Baumeisters erste Studentengeneration 46/47, im Altbau in den Räumen der heutigen Dreyerklasse angesiedelt, war sehr lebendig, offen und kameradschaftlich, auch wenn es mitunter harte Diskussionen gab. Ich lernte in Baumeister einen Lehrer kennen, der es - seinen Weg immer vor Augen und uns auf Cézanne und Picasso verweisend - durchaus duldete, daß auch Arbeiten in seiner Klasse entstanden, die sich von anderen Strömungen herleiteten. Sein fester Glaube war, daß von Giotto an bis Cézanne das gegenständliche Zeitalter war, ab Cézanne aber das ungegenständliche. Was ihn aber nicht hinderte, auch Ausnahmen von dieser Regel zuzulassen und zu bejahen. ...

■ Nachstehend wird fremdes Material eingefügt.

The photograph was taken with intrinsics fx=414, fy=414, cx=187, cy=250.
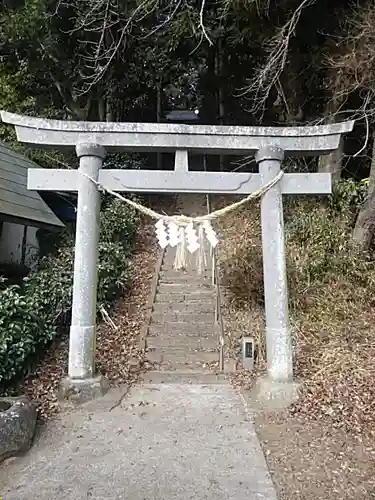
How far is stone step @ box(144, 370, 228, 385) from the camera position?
5.64 metres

Ich verdanke ihm die Schärfung meiner Augen für Dinge der Komposition eines Bildes, Erkenntnisse von Spannungen einer Fläche, die sogar für Gestaltung eines Tiefenraumes anzuwenden sind. Ich verdanke ihm die Schärfung meines Blickes für die Solisten - (die beherrschenden Formen) - in einem Bildgefüge und ihre Größe (Masse) und Stellung im Bildraum. Ihm und den alten Chinesen verdanke ich die Einsicht, daß der Solist dann am stärksten wirkt, wenn er dort auftritt, wo man ihn nicht erwartet, daß in einem Bildgefüge kleine Verschiebungen gegenüber den Gesetzen logischer Verzahnung keinen Nachteil bedeuten, sondern, daß diese Fehler das Bild erst zum Leben erwecken können (Negativbeispiel: die heutige Computerkunst). Seine Ablehnung symmetrischer Kompositionen ist mit seinem überaus feinen Gefühl für das freie Spiel der Kräfte zu erklären. Die Art des Vorgehens bei der Aufzeichnung eines Bildes - ("... alles ganz schwarz vor lauter Strichen...") - tadelte er an seinem Lehrer Hölzel, als zu festlegend und eine Änderung nicht mehr zulassend.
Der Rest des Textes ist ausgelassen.